### Do this
Write out the part of the system architecture text below from "2.2 Component Breakdown" to "or ensure compatibility.", word for word.

### Given text
□ □ □

2. System Architecture

The application follows a standard Electron Multi-Process Architecture, enhanced with a custom Native AI Backend.

2.1 Block Diagram

graph TD
    subgraph "User Machine (Windows)"
        A[Electron Main Process] -- Controls --> B[Window Management]
        A -- Spawns/Manages --> C[Native AI Engine Backend]
        B -- Renders --> D[Electron Renderer Process (UI)]
        C -- HTTP/API (Port 5000) --> D
        
        subgraph "Hardware Layer"
            E[CPU (AVX/AVX2)]
            F[RAM]
            G[Start-up Check]
        end
        
        G -- Detects Flags --> A
        A -- Selects Binary --> C
        C -- Loads --> H[model.gguf]
    end

2.2 Component Breakdown

  1. Electron Main Process (main.js):

    • Role: The application entry point.
    • Responsibilities:
      • Lifecycle management (Start, Stop, Quit).
      • Hardware Detection using systeminformation to check for AVX/AVX2 support.
      • Engine Selection: Dynamically chooses the correct binary (cpu_avx2 or cpu_avx) to maximize performance or ensure compatibility.
      • Backend Spawning: Launches the bujji_engine.exe (optimized llama.cpp server) as a child process.
      • Window Creation: Loads index.html.
  2. Native AI Engine (Backend):

    • Role: The "Brain" of the application.
    • Technology: Pre-compiled binaries (likely based on llama.cpp) optimized for CPU inference.
    • Operation: Runs a local server on port 5000.
    • Model: Loads weights strictly from a file named model.gguf.
    • No Python Required: The binary is self-contained with all necessary DLLs.

□ □ □

### Dataset rows
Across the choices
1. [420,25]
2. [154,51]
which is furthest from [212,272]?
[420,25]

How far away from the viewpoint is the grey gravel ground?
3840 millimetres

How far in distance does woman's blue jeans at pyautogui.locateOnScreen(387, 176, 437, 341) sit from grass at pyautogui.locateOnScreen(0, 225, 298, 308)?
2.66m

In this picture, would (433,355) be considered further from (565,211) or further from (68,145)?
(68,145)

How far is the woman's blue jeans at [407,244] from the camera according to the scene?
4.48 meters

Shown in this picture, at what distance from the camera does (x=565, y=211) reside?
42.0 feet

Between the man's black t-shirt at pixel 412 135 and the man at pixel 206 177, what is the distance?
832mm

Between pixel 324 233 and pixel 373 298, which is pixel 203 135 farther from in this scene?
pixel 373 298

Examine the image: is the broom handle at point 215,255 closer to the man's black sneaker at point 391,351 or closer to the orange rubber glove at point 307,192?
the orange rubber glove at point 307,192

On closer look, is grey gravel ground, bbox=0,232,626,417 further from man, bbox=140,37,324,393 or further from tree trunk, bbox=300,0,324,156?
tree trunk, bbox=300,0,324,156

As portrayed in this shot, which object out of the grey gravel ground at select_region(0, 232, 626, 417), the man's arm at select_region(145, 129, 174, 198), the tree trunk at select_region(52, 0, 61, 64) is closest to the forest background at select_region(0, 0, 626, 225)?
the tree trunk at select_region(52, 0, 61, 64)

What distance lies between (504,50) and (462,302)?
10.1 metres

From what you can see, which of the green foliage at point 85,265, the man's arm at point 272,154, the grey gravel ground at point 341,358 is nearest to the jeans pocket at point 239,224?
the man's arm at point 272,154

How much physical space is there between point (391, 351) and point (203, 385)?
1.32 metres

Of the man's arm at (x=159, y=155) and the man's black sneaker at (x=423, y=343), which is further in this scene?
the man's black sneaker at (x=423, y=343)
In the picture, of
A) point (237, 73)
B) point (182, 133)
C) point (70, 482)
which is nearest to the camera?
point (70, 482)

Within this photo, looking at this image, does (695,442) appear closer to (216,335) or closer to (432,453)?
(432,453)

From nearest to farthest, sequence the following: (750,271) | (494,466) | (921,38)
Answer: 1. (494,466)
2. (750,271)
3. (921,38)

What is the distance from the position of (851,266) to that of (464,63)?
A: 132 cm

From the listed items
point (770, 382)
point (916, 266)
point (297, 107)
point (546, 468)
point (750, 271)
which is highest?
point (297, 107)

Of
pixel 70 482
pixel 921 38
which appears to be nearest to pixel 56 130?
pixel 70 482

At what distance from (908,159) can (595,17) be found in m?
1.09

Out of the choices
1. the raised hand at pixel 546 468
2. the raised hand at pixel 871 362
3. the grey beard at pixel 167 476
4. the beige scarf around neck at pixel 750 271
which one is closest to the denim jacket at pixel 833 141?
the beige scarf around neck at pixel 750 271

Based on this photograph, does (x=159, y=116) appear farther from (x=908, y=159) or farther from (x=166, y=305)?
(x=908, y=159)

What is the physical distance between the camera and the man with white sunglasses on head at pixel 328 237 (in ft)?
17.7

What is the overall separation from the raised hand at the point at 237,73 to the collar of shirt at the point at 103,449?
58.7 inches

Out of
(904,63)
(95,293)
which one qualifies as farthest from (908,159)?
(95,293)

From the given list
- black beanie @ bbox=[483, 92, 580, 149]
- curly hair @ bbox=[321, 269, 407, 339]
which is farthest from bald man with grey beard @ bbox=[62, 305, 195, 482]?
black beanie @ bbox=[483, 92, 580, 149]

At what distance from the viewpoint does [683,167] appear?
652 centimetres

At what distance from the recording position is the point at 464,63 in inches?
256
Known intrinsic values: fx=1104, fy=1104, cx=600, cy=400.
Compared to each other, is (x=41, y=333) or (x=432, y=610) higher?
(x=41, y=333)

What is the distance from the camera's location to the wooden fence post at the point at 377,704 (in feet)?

□ □ □

### Reply
2.2 Component Breakdown

  1. Electron Main Process (main.js):

    • Role: The application entry point.
    • Responsibilities:
      • Lifecycle management (Start, Stop, Quit).
      • Hardware Detection using systeminformation to check for AVX/AVX2 support.
      • Engine Selection: Dynamically chooses the correct binary (cpu_avx2 or cpu_avx) to maximize performance or ensure compatibility.